What happens in a high-pressure steam system if the steam pressure upstream of a heat exchanger is reduced by means of a control valve or if the pressure in a low-pressure steam system is controlled with pressure reducing valves?
If the pressure of the saturated steam is reduced using a control or pressure reducing valve, the pressure changes but the enthalpy of the steam remains constant because no work has been done and no heat exchanged. This reduction can be represented in the h-p-t diagram by drawing a horizontal line leftward from the point at which the saturation curve intersects the pressure curve up to the point at which this line intersects the required pressure.
Two examples are described in the diagram: in the first, steam is reduced from 20 to 10 bar while in the second, it is reduced form 150 to 60 bar (an extreme value is used for the sake of clarity). In the first instance, the point of intersection of the 10 bar line is clearly located in the superheated region. The reduced steam is thus superheated.

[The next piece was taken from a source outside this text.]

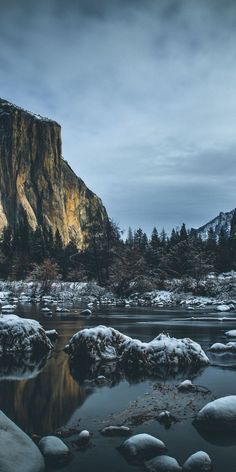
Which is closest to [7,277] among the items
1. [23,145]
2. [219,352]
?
[219,352]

In the second example, the horizontal line intersects the 60 bar pressure curve in the evaporation and condensation region. Part of the steam will condensate because the enthalpy of saturated steam at 150 bar is 2615 kJ/kg, which is lower than the enthalpy of steam at 60 bar, namely 2785 kJ/kg. The intersection occurs on the line x = 0.9, in other words 10 % of the steam condenses. The steam is wet.
If saturated steam is reduced from 60 to 10 bar, the situation is slightly more complicated. Initially, the horizontal line passes through the evaporation and condensation region and condensation takes place. Later, however, the line reaches the superheated region and part of the condensate that formed previously now evaporates again.